Hayes v. Delbert Services Corp. (Lawyers Weekly No. 001-021-16, 23 pp.) (Wilkinson, J.) No. 15-1170, Feb. 2, 2016; USDC at Richmond, Va. (Gibney, J.) 4th Cir.
Holding: A payday lender’s loan servicing agent cannot enforce an arbitration clause in this putative class action filed by a payday-loan borrower, and the 4th Circuit reverses the district court order compelling arbitration; the servicing agent seeks to deploy arbitration to avoid state and federal law and game the entire system.
The agreement here purportedly fashions a system of alternative dispute resolution while simultaneously rendering that system all but impotent through a categorical rejection of the requirements of state and federal law. The Federal Arbitration Act does not protect the sort of arbitration agreement that unambiguously forbids an arbitrator from even applying the applicable law.
This case originates with the lending practices of Western Sky, an online lender owned by Martin Webb. Webb was a member of the Cheyenne River Sioux Tribe and Western Sky’s officers were located on the Cheyenne River Reservation in South Dakota. From that base, Western Sky issued payday loans to consumers across the country.

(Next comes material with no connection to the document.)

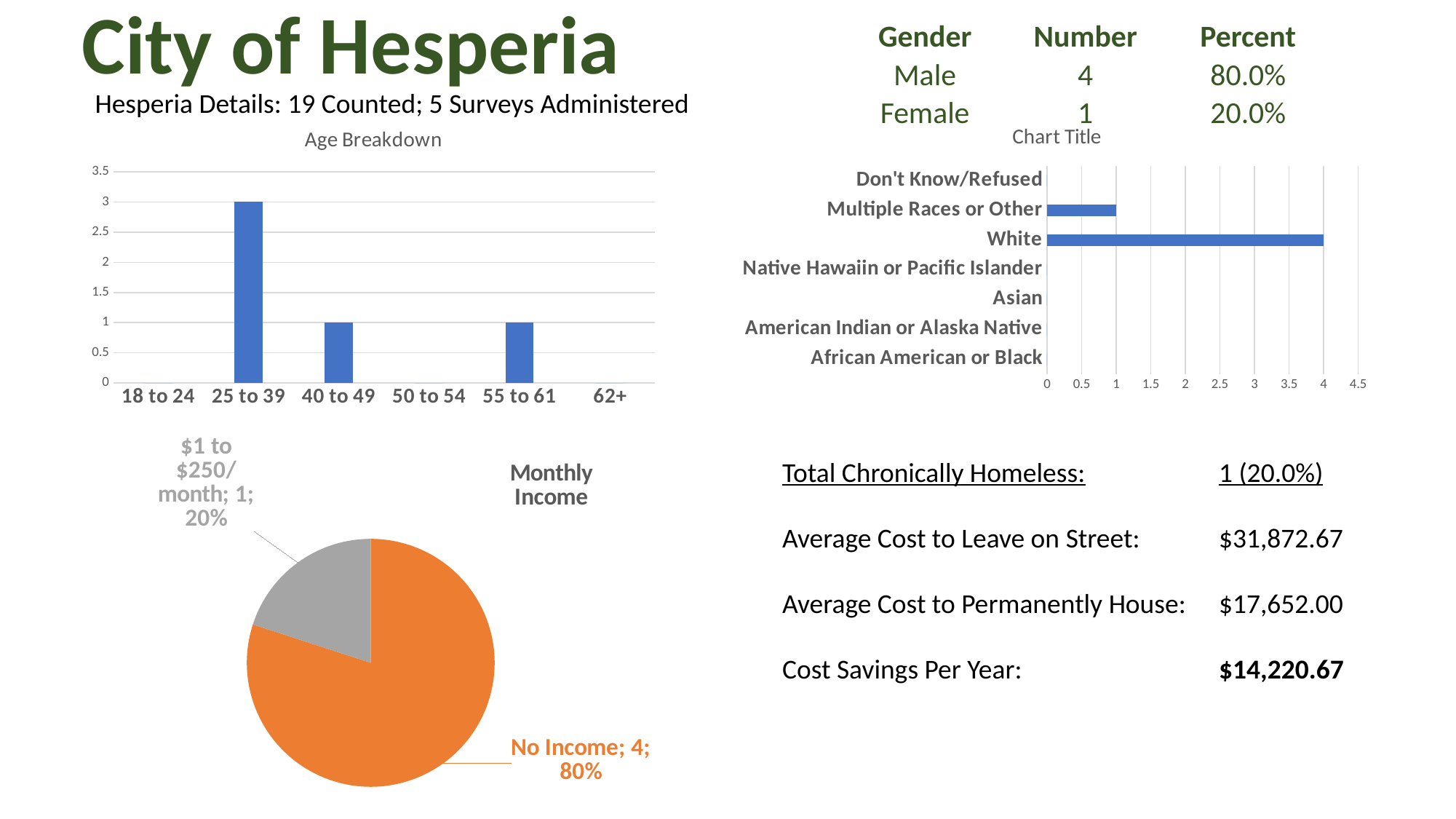
In the Age Breakdown chart, what is the difference between the values for 25 to 39 and 40 to 49? 2 In the race chart on the right (titled 'Chart Title'), what is the value for Multiple Races or Other? 1 What kind of chart is the Age Breakdown chart? bar chart In the race chart on the right (titled 'Chart Title'), which category has the highest value? White In the race chart on the right (titled 'Chart Title'), what is the value for White? 4 In the Monthly Income pie chart, what share does the No Income slice represent? 80% In the Age Breakdown chart, what is the value for the 25 to 39 age group? 3 In the Monthly Income pie chart, how many people are in the $1 to $250/month category? 1 In the Age Breakdown chart, how many age categories are shown on the x axis? 6 In the Monthly Income pie chart, which slice is larger: No Income or $1 to $250/month? No Income In the Age Breakdown chart, which age group has the highest value? 25 to 39 In the race chart on the right (titled 'Chart Title'), how many categories are listed on the vertical axis? 7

Plaintiff James Hayes’ loan typifies Western Sky’s lending scheme; ultimately, he was set to pay $14,093.12 for a loan of $2,525.00. The loan of one plaintiff in this suit carried an annual interest rate of 233.84 percent. Western Sky’s loans stated they were “subject solely to the exclusive laws and jurisdiction of the Cheyenne River Sioux Tribe.” Defendant Delbert Services Corporation became the servicing agent for Hayes’ loan. The district court held that Delbert could enforce the loan agreement’s arbitration clause.
This arbitration agreement fails for the fundamental reason that it purports to renounce wholesale the application of any federal law to plaintiffs’ federal claims. While Western Sky was a tribal-owned entity, Delbert is not. Delbert seeks to avoid federal law through the prospective waiver-of-federal-law provision found in the arbitration agreement. But that provision is simply unenforceable.
A party may not underhandedly convert a choice of law clause into a choice of no law clause – it may not flatly and categorically renounce the authority of the federal statutes to which it is and must remain subject. Because the arbitration agreement in this case takes this plainly forbidden step, we hold it invalid and unenforceable. Moreover, we do not believe the arbitration agreement’s errant provisions are severable.
The order compelling arbitration is reversed, and the case is remanded.